La commission a pris note, à ce sujet, d'une lettre adressée à ses membres par le gouvernement, donnant des informations sur la situation interne et internationale de Cuba. Le gouvernement déclare notamment que des pressions économiques et politiques sont exercées sur le pays et que celui-ci fait l'objet d'une campagne de propagande et de désinformation visant à le discréditer et à l'isoler. Il considère que les observations présentées par la CISL s'inscrivent dans le contexte de cette action. Le gouvernement fait état de son soutien et de son respect envers l'oeuvre de l'OIT au bénéfice des travailleurs du monde, du degré d'application des 86 conventions internationales du travail ratifiées par Cuba et de l'importance qu'il attribue au développement social. Il prie les membres de la commission, comme la commission dans son ensemble, d'évaluer ses réponses dans le contexte de la situation exceptionnelle que traverse le pays.
La commission a pris bonne note de cette communication. Elle souhaite rappeler pour sa part que dans sa tâche consistant à déterminer si les prescriptions d'une convention donnée sont remplies, elle n'est guidée que par les normes contenues dans la convention en question. Il s'agit de normes internationales et la manière dont leur application est évaluée doit, à son avis, être uniforme et ne doit être affectée par des conceptions dérivées d'aucun système social ou économique particulier.
La commission a noté par ailleurs que le gouvernement n'a pas communiqué de commentaires spécifiques quant aux questions soulevées par la CISL, qui portent sur des pratiques discriminatoires basées sur l'attitude idéologique des personnes concernées.

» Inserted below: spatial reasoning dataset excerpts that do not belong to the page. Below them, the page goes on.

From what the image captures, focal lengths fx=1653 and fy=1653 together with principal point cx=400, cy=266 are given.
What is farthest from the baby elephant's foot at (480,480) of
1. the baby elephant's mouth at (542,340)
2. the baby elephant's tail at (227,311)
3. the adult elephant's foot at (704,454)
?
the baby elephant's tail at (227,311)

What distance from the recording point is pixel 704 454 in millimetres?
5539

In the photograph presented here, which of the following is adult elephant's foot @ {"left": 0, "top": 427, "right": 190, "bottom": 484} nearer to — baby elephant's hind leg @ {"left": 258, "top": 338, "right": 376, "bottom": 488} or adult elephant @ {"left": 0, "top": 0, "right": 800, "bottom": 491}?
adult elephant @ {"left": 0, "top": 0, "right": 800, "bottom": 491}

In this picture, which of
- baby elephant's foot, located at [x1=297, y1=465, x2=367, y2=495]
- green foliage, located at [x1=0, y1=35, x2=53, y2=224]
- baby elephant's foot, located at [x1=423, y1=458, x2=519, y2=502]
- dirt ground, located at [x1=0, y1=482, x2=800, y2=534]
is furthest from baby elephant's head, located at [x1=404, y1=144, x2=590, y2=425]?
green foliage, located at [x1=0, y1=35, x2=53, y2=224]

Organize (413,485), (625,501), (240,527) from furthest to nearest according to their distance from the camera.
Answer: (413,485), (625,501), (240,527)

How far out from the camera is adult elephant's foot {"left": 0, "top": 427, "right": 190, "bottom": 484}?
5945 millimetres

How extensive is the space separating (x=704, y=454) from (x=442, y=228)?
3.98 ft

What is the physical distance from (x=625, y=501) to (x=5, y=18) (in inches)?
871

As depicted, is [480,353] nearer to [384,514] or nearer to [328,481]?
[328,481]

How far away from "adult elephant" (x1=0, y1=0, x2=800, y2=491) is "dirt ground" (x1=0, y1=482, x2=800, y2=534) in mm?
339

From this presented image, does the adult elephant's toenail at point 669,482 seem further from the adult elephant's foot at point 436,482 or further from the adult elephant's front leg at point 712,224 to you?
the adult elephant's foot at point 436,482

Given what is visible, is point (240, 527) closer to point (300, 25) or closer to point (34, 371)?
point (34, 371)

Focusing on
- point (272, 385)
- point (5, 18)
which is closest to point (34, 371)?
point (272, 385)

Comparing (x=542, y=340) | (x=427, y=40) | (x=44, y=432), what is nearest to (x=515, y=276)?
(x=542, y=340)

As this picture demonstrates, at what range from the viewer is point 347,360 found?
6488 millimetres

Selon la CISL, ces pratiques sont concrétisées notamment par:
- le "dossier cumulatif de l'étudiant" ("expediente acumulativo del escolar"), qui accompagne l'étudiant pendant toute la durée de ses études et fera partie du dossier professionnel lorsque l'étudiant cherchera un emploi. Le dossier de l'étudiant contient notamment des indications qui portent sur l'éducation morale, politique et idéologique et font l'objet d'une évaluation annuelle ainsi que des indications sur la participation religieuse des parents;
- le dossier professionnel, où figurent des indications relatives à l'intégration politique et à l'attitude du travailleur envers la révolution (voir point 8 ci-dessous);
- la fiche de contrôle personnel, qui est gardée sur chaque travailleur par le Comité de défense de la révolution du quartier et qui comporte notamment des indications sur la conduite sociale du travailleur, ses relations éventuelles avec des personnes "non motivées à l'égard de la révolution". Ce document n'est plus incorporé au dossier professionnel mais demeure accessible aux autorités. Des extraits photocopiés de ces documents sont fournis par la CISL.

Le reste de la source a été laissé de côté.